A great winter alternative to hot winter days at frog. Some good crack-lines & featured walls.

The most frequented crag at Maroon.

Routes are listed L to R.

© (gremlin)

Description

A few multipitch routes, but mostly single pitch. Not a very beginner lead crag, but a couple of easy routes. The crag is not climbed all that frequently, so some loose rock here & there (this is not Frog).

© (gremlin)

Access issues inherited from Mt Maroon

Access from the carpark at Cotswold Rd. to the National Park is across gazetted private land - from the sluice gate:

walk up roughly 400m to the National Parks sign:

This is the start of the National Park. Visitors are urged to stay on the path or use established tracks, rather than blazing a new trail.

Approach

Google Map of Viewpoint Buttress.

Follow the hiker's track up the mountain, for about 15-20mins. Keep an eye out for 3 logs across the old path. About 50m past this are co-joined twin gums, in a clearing, one was burnt in the 2007 fire & is now just a stump.

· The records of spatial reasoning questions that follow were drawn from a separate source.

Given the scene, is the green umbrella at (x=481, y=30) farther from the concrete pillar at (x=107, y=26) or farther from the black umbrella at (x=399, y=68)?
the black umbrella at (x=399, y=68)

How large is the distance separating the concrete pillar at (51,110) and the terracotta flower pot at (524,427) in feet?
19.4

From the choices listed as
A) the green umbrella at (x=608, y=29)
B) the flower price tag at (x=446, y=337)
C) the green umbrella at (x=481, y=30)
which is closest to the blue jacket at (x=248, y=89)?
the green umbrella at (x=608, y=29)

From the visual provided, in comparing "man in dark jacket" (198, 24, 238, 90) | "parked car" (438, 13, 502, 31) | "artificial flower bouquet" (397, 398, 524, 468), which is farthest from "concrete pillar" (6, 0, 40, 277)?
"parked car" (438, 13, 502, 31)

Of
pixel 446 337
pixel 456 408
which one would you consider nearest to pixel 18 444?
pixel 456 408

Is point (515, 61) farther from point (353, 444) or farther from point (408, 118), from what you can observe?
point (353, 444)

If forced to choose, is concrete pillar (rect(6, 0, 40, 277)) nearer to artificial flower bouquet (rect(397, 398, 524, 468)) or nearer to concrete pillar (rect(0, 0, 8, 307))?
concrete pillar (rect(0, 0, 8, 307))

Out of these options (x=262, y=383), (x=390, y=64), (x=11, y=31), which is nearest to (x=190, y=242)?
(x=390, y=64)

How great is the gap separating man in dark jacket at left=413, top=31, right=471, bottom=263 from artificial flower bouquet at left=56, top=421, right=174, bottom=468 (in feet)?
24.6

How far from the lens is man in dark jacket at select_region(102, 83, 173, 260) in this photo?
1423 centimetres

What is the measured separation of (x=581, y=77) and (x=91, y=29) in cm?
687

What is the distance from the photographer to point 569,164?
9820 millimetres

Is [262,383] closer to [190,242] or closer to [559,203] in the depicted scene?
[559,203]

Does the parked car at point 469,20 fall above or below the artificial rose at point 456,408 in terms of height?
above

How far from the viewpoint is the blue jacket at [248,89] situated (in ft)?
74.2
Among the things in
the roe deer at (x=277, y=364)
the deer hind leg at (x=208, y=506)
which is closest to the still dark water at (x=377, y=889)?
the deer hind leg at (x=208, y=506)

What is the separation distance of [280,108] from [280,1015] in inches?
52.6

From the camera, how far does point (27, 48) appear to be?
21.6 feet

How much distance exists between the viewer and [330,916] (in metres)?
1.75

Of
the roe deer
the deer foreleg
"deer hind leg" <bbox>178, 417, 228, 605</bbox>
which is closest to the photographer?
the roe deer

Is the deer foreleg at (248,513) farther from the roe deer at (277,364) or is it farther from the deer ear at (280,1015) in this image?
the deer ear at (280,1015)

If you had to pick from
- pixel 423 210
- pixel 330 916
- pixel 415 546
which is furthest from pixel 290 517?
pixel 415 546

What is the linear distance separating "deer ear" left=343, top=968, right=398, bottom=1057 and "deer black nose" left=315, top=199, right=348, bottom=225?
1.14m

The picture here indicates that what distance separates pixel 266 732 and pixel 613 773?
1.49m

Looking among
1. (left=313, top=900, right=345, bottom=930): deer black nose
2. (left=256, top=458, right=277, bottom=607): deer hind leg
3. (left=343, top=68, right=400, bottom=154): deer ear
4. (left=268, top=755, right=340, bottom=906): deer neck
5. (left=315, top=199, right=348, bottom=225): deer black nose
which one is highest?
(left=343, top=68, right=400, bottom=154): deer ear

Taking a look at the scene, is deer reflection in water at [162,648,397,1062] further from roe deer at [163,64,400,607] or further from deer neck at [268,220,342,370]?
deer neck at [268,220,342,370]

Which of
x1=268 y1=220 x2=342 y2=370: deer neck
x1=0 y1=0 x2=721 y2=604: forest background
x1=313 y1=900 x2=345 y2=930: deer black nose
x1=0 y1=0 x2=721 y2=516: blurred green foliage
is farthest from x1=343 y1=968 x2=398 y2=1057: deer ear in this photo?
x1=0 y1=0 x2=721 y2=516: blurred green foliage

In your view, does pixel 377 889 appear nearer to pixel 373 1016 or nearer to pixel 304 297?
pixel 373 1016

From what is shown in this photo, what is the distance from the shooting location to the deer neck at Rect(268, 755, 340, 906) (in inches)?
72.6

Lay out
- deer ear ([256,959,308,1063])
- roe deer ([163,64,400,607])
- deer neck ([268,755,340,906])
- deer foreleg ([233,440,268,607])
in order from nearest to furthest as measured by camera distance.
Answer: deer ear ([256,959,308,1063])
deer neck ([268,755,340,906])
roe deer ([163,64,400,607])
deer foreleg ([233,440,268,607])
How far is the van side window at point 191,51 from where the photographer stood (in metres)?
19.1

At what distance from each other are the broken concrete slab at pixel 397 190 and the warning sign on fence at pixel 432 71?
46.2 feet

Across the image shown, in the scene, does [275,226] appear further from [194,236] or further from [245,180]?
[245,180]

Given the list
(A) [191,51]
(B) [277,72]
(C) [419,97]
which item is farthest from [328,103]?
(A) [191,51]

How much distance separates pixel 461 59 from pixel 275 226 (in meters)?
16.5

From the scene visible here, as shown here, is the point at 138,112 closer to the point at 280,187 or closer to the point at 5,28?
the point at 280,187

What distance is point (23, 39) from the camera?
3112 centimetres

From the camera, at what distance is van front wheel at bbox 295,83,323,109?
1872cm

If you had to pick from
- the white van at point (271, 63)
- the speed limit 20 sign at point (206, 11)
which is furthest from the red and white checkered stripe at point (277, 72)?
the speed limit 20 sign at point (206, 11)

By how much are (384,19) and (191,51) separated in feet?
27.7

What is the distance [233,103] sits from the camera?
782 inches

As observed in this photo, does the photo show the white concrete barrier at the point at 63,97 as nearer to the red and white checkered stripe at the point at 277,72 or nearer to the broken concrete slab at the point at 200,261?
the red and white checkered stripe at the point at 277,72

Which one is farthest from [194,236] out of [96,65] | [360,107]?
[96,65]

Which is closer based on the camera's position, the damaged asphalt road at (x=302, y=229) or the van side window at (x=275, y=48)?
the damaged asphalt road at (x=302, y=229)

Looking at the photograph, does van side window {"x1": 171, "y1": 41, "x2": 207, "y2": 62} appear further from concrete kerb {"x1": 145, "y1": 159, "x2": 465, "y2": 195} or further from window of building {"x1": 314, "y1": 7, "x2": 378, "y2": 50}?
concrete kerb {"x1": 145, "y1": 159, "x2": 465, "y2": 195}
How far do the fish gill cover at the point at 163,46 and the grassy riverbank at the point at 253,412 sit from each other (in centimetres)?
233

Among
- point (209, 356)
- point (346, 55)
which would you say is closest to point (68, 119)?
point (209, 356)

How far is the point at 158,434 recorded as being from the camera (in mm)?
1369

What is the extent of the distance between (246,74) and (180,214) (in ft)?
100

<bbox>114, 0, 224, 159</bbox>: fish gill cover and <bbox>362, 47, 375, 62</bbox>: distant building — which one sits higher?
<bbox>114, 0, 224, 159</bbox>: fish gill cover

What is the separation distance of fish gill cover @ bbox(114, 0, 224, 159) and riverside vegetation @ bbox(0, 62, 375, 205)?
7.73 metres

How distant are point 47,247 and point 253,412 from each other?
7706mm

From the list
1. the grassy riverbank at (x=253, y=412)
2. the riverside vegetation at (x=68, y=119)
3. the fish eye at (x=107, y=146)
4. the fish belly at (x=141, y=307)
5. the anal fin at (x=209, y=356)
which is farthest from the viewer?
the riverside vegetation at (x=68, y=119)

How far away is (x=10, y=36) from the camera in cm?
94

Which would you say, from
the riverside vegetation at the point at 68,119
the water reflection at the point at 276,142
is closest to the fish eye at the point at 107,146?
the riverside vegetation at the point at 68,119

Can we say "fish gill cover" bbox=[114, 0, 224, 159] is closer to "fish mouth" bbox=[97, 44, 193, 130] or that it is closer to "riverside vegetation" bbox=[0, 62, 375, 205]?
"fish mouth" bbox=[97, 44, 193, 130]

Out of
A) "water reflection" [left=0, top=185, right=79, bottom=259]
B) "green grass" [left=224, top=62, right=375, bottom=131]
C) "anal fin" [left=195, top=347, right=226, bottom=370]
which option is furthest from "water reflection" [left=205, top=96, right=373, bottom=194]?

The turn-off is about 100m past this. You'll come to a long, thin log, embedded in the track as a retainer:

head out right here & you should soon pick up a faint trail leading into Viewpoint. If you see a large rocky knoll ahead of you, on the hiker's trail (20m high) you've gone too far, head back down the track a little ways.

© (gremlin)

Ethic inherited from Mt Maroon

Sport bolting is a big no-no here. If you place a bolt here, you'd better have a damn good reason, even then, expect it to be chopped.

History

History timeline chart

First developed & named by Rick White in 1969. He was attracted mostly by the big walls on Maroon, but did establish a couple of routes here. Most of the development has been by Robert Staszewski. Scott Camps did establish a couple of routes here in the 80s. Scott put in 4 carrots to protect his classic "Sticks And Stones", receiving some criticism from Rob which lead to the naming of the route. Scott also established the hardest route here: Thins (24). Herb Brandmeier established 4 routes here in the 90s with Paul Wright. One of his sports routes (21) was literally within arm's reach of Valkerie & the offending bolts were soon removed. Mark Gamble established a handful of routes here in the 2000s.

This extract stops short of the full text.